Nyairo had another idea and sought out a chemist that could adhere to her strict demands for natural ingredients such as shea, coconut oil, mango butter and calendula. Finding a lab that could meet her demands was difficult, but she eventually landed on a match to create Ellie Bianca’s initial product, a lip balm. “I spent a lot of money in the beginning, but I knew how I wanted the lip balm to work,” says Nyairo. “Even the percentage of bee’s wax can throw something off. I had to have the consistency just right.”
Ellie Bianca’s 14-product lineup now features face serums, bath salts, oils and lip balms. Nyairo sources the shea central to the products in person from women-run coops in Africa. Her brand has a pipeline packed with products, including body butters, supplements and color cosmetics. “Once a chemist, always a chemist,” says Nyairo. “I am always playing with stuff. I’m looking at oil-based products to use a night, too.”
“Have a business plan. Know your brand story. Who is your customer? That has grounded me and, when I get scuttled, I always come back to my brand position.”
Currently, Whole Foods is stocking Ellie Bianca’s oils in its natural beauty department, with staged rollouts of additional items coming. Bath salts is up next. Prices range from $5.99 to $187.36. To ensure Ellie Bianca’s origin story is communicated, Nyairo pounds the pavement, visiting stores and talking to shoppers. She asserts, “This isn’t just transactional.
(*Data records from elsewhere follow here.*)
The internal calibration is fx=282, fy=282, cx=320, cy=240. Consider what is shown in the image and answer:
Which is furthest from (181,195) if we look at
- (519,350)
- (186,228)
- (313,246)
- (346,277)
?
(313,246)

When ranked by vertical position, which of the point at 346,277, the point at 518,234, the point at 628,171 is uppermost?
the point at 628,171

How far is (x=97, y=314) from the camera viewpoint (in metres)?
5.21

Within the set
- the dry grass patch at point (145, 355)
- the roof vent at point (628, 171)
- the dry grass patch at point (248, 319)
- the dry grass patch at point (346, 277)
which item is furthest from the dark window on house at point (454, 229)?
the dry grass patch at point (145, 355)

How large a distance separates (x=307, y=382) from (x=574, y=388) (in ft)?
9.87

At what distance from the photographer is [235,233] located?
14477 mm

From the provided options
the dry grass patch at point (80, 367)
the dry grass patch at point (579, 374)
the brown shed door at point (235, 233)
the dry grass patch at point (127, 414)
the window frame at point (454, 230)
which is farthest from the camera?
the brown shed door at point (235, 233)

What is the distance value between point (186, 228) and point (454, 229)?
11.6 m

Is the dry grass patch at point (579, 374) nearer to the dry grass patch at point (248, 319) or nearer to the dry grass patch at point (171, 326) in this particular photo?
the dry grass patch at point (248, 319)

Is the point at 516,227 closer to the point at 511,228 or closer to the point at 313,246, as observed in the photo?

It is about building relationships.”
To date, Nyairo has invested more than $1.3 million of her own money into the brand. “You probably can start a business for $50,000, but it is expensive to expand into new markets, and I spent a lot of money in the beginning that I didn’t need to,” she admits.
Early on, Nyairo struggled with pricing Ellie Bianca’s products and was losing money until she took a deep dive into understanding her ingredients and packaging costs. Too often, she cautions, company founders get wrapped up in the products and overlook what they are spending. “Look on a monthly basis,” counsels Nyairo. “How much did I spend? Don’t wait until the end of the year for tax reporting. And don’t forget your own worth…We aren’t working for free.”
To date, Nyairo hasn’t taken any loans, although banks contact her frequently. Her goal is to build a solid foundation and perhaps seek outside investment when Ellie Bianca’s sales are in the $20 million to $50 million range.
Nyairo instructs her fellow beauty entrepreneurs to have a clear focus on their target customers and avoid launching too many products at once. Ellie Bianca’s customers fall into two groups: millennials and more mature women. “Have a business plan. Know your brand story. Who is your customer? That has grounded me and, when I get scuttled, I always come back to my brand position,” says Nyairo. “We know who is going to be a customer, and we’ll never be in a discount store.”
Ellie Bianca’s growth has allowed Nyairo, a native of Kenya who moved at 16-years-old to Canada, where she put herself through college, to realize her goal of giving back. She’s initiated the Ellie Bianca Scholarship program to support single women pursuing education. “Our company pillars are to be kind to the skin, be kind to the earth and be kind to women,” says Nyairo. “My own journey as a single mother helped me see the need to help others.”